Coconut Tapioca Pudding (Chè chuối nước dừa)

Chè chuối nước dừa, or Coconut Tapioca Pudding, is a popular Vietnamese dessert known for its creamy texture and delightful combination of flavors. This sweet and refreshing pudding is perfect for a hot summer day or as a sweet ending to any meal.
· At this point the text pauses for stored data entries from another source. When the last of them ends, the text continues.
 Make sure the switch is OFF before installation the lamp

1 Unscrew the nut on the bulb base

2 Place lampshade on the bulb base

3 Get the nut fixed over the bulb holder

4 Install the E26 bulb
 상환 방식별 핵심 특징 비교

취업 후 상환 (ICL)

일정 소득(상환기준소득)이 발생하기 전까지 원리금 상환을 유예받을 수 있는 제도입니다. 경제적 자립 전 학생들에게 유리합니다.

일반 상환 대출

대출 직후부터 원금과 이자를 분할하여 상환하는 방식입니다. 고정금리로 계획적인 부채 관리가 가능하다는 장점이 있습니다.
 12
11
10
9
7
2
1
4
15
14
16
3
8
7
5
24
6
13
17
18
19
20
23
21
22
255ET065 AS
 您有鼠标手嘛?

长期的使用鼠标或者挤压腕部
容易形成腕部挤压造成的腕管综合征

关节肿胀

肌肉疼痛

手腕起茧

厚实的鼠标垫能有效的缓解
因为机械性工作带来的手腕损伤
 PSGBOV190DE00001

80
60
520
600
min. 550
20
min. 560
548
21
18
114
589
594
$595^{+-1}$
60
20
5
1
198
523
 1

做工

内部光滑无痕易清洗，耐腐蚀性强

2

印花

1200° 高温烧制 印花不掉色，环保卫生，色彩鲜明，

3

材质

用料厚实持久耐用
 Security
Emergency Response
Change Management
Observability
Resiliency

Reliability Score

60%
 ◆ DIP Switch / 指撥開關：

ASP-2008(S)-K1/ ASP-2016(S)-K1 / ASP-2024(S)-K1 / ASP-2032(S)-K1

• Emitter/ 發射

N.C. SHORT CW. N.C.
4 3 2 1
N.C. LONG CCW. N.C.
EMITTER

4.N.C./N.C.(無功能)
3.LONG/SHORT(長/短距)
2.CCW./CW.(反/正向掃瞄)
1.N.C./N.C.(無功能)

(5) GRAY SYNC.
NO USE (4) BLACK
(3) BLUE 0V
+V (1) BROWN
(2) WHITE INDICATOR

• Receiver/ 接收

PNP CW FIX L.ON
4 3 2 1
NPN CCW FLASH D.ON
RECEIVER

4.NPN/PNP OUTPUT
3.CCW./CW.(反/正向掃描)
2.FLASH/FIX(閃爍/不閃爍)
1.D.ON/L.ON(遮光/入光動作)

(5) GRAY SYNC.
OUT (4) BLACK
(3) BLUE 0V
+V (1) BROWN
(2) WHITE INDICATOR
Coconut Tapioca Pudding (Chè chuối nước dừa)

Ingredients

  • 1/2 cup small tapioca pearls
  • 4 cups coconut milk
  • 1/2 cup sugar
  • 1/4 teaspoon salt
  • 4 ripe bananas, sliced
  • 1/2 teaspoon vanilla extract

Instructions

  1. In a saucepan, bring the coconut milk to a simmer over medium heat.
  2. Add the tapioca pearls, sugar, and salt to the coconut milk, stirring constantly for about 15-20 minutes until the tapioca pearls are translucent and the mixture thickens.
  3. Remove the saucepan from the heat and stir in the vanilla extract.
  4. Let the pudding cool for about 10 minutes, then refrigerate for at least 2 hours until it is chilled and set.
  5. Before serving, divide the sliced bananas into serving bowls and pour the chilled coconut tapioca pudding over the bananas.

Cooking & Preparation

Preparation time:
15 minutes
Cooking time:
30 minutes
Total time:
45 minutes
Cooking method
Stovetop

Nutritional facts per 1 serving

Calories
200 per serving
Carbohydrates
30g
Fat
8g
Protein
3g

Supplies

Saucepan Stirring spoon Serving bowls

Tools

Refrigerator

Serving suggestions

Serve the coconut tapioca pudding chilled for a refreshing dessert.

Tips & tricks

For added texture and flavor, you can top the pudding with toasted coconut flakes or chopped nuts before serving.